Task item: Transcribe the whole listing exactly.
(Beginning of Source records)
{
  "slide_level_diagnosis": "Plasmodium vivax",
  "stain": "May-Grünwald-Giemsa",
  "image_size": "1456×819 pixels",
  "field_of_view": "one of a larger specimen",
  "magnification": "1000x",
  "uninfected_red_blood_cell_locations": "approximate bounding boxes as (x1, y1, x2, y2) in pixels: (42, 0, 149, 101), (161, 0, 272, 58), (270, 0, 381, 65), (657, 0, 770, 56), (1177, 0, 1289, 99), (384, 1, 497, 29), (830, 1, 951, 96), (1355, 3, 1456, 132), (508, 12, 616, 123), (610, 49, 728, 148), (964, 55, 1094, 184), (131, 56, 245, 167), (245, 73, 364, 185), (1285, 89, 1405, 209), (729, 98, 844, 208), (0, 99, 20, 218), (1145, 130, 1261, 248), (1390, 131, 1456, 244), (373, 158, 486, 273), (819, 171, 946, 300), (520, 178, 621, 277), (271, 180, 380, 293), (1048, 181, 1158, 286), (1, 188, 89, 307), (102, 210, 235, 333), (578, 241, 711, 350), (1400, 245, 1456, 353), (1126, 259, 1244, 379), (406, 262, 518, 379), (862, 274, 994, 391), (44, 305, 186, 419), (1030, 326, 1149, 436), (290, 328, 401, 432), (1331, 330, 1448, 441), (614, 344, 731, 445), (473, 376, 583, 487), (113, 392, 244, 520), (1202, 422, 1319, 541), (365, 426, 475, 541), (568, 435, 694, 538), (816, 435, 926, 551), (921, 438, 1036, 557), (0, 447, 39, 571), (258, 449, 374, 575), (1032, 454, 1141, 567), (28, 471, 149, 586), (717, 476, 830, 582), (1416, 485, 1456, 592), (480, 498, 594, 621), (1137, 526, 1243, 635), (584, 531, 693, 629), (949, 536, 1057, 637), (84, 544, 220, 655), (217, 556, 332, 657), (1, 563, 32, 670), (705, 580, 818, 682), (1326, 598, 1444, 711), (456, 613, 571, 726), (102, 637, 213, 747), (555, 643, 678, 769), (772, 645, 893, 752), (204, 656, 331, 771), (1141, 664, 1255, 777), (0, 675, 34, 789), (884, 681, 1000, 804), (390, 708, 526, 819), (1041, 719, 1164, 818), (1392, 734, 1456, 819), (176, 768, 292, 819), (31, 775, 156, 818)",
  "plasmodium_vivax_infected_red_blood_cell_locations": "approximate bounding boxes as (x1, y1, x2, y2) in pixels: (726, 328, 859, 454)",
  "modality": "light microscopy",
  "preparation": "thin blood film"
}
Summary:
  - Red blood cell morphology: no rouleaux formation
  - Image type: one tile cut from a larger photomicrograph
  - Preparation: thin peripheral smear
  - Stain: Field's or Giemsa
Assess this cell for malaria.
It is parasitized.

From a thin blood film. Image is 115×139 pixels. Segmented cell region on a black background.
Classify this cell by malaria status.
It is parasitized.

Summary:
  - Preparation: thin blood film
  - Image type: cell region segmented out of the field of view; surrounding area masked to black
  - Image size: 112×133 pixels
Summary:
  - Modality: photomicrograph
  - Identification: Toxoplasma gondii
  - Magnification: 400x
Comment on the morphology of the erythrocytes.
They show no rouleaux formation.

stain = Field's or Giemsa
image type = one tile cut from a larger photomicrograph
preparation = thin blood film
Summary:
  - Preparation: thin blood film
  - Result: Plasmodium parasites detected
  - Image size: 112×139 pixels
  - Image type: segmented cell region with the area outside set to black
(End of Source records)
Task result:
{
  "slide_level_diagnosis": "Plasmodium vivax",
  "stain": "May-Grünwald-Giemsa",
  "image_size": "1456×819 pixels",
  "field_of_view": "one of a larger specimen",
  "magnification": "1000x",
  "uninfected_red_blood_cell_locations": "approximate bounding boxes as (x1, y1, x2, y2) in pixels: (42, 0, 149, 101), (161, 0, 272, 58), (270, 0, 381, 65), (657, 0, 770, 56), (1177, 0, 1289, 99), (384, 1, 497, 29), (830, 1, 951, 96), (1355, 3, 1456, 132), (508, 12, 616, 123), (610, 49, 728, 148), (964, 55, 1094, 184), (131, 56, 245, 167), (245, 73, 364, 185), (1285, 89, 1405, 209), (729, 98, 844, 208), (0, 99, 20, 218), (1145, 130, 1261, 248), (1390, 131, 1456, 244), (373, 158, 486, 273), (819, 171, 946, 300), (520, 178, 621, 277), (271, 180, 380, 293), (1048, 181, 1158, 286), (1, 188, 89, 307), (102, 210, 235, 333), (578, 241, 711, 350), (1400, 245, 1456, 353), (1126, 259, 1244, 379), (406, 262, 518, 379), (862, 274, 994, 391), (44, 305, 186, 419), (1030, 326, 1149, 436), (290, 328, 401, 432), (1331, 330, 1448, 441), (614, 344, 731, 445), (473, 376, 583, 487), (113, 392, 244, 520), (1202, 422, 1319, 541), (365, 426, 475, 541), (568, 435, 694, 538), (816, 435, 926, 551), (921, 438, 1036, 557), (0, 447, 39, 571), (258, 449, 374, 575), (1032, 454, 1141, 567), (28, 471, 149, 586), (717, 476, 830, 582), (1416, 485, 1456, 592), (480, 498, 594, 621), (1137, 526, 1243, 635), (584, 531, 693, 629), (949, 536, 1057, 637), (84, 544, 220, 655), (217, 556, 332, 657), (1, 563, 32, 670), (705, 580, 818, 682), (1326, 598, 1444, 711), (456, 613, 571, 726), (102, 637, 213, 747), (555, 643, 678, 769), (772, 645, 893, 752), (204, 656, 331, 771), (1141, 664, 1255, 777), (0, 675, 34, 789), (884, 681, 1000, 804), (390, 708, 526, 819), (1041, 719, 1164, 818), (1392, 734, 1456, 819), (176, 768, 292, 819), (31, 775, 156, 818)",
  "plasmodium_vivax_infected_red_blood_cell_locations": "approximate bounding boxes as (x1, y1, x2, y2) in pixels: (726, 328, 859, 454)",
  "modality": "light microscopy",
  "preparation": "thin blood film"
}
Summary:
  - Red blood cell morphology: no rouleaux formation
  - Image type: one tile cut from a larger photomicrograph
  - Preparation: thin peripheral smear
  - Stain: Field's or Giemsa
Assess this cell for malaria.
It is parasitized.

From a thin blood film. Image is 115×139 pixels. Segmented cell region on a black background.
Classify this cell by malaria status.
It is parasitized.

Summary:
  - Preparation: thin blood film
  - Image type: cell region segmented out of the field of view; surrounding area masked to black
  - Image size: 112×133 pixels
Summary:
  - Modality: photomicrograph
  - Identification: Toxoplasma gondii
  - Magnification: 400x
Comment on the morphology of the erythrocytes.
They show no rouleaux formation.

stain = Field's or Giemsa
image type = one tile cut from a larger photomicrograph
preparation = thin blood film
Summary:
  - Preparation: thin blood film
  - Result: Plasmodium parasites detected
  - Image size: 112×139 pixels
  - Image type: segmented cell region with the area outside set to black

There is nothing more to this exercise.